The James Webb Space Telescope will observe...
The first planet outside our solar system was discovered in 1992. Since then, we have discovered a multitude of planets around other stars. We have come to the realization that planets are in fact quite common. The ultimate objective of the search is to find planets orbiting in the habitable zone of their star, where it is possible for liquid water and perhaps even life to exist.
To trace the origins of the Earth and life in the Universe, scientists need to study planet formation and evolution, including the material around stars where planets form. A key issue is to understand how the building blocks of planets are assembled. Scientists do not know if all planets in a planetary system form in place or travel inwards after forming in the outer reaches of the system. It is also not known how planets reach their ultimate orbits, or how large planets affect the smaller ones in solar systems like our own.
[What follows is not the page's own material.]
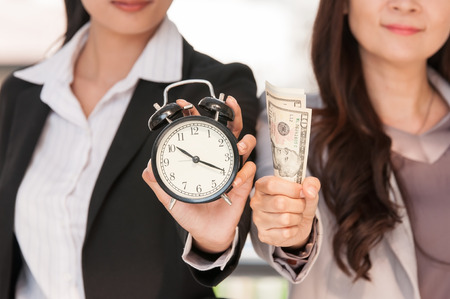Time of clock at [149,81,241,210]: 10:19
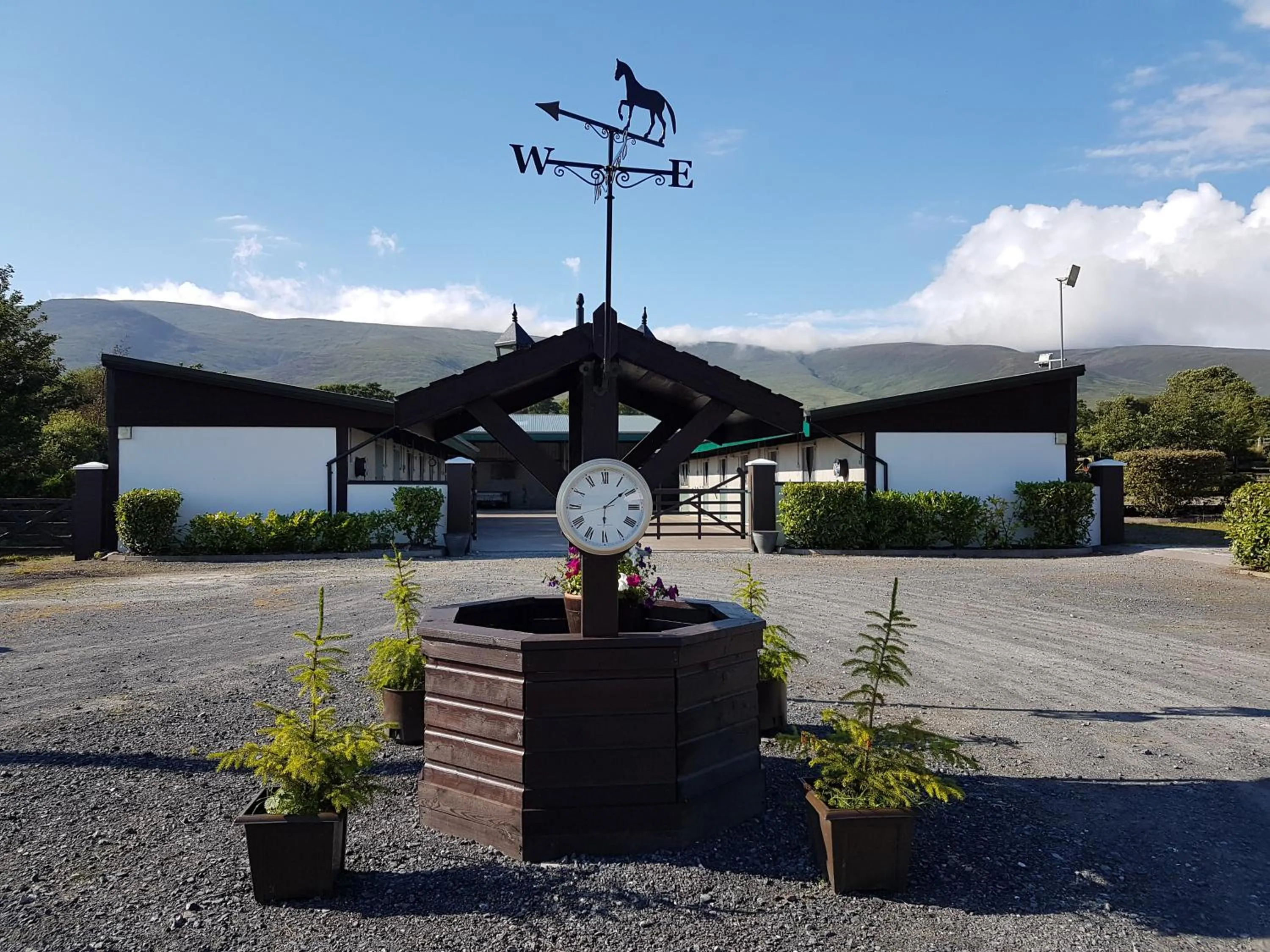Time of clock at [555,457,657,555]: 6:08
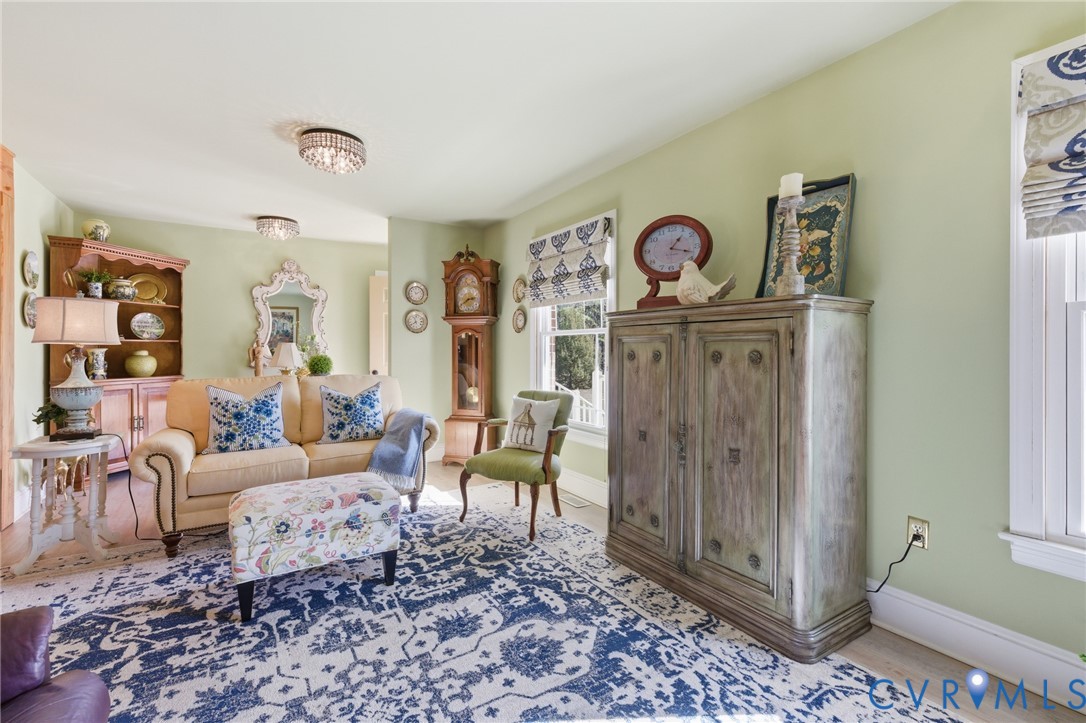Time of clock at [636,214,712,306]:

The icy bodies and dust in the outer reaches of our Solar System are evidence of conditions when our Solar System was very young. Scientists can directly compare those conditions to the objects and dust observed around other stars. The sensitive instruments on the James Webb Space Telescope will be able to obtain infrared images of giant planets and planetary systems and characterize their ages and masses by measuring their spectra. Webb will also be able to measure spectra of the disks around other stars to determine the constituents of such disks that give rise to planetary systems.
In addition to studying planets outside our solar system, scientists want to learn more about our own home. Webb will be powerful enough to identify and characterize comets and other icy bodies in the outermost reaches of our solar system (like objects in the Kuiper Belt and comets), which might contain clues to our origins on Earth.
Numerous science investigations in our own solar system will be enabled with Webb. The near- and mid-infrared spectral coverage and sensitivity afforded by Webb complements NASA's other Solar System missions, including spacecraft and rovers, as well as ground-based observatories. Webb will contribute to the overarching objectives of planetary science, namely to understand planet formation, evolution, and the suitability of planets as habitats. The suite of Solar System observations, of the planets, their moons, and other small bodies such as asteroids and comets, that will be enabled by Webb will advance our understanding of our own planetary system.
Webb's unprecedented sensitivity and spectral resolution is not common for most planetary missions, thus, huge advances in compositional studies will be made for most solar system targets. For example, Webb can search for molecules that may be signs of past/present life in the Martian atmosphere and conduct global studies that compliment the rover's/lander's findings.
Webb will play a major role for planetary science when Cassini has completed its mission in 2017 and there are no other dedicated, active missions in the outer solar system for many years. Seasonal studies of the giant planets, as well as observations of new bodies and satellites will be significant for the next planetary missions.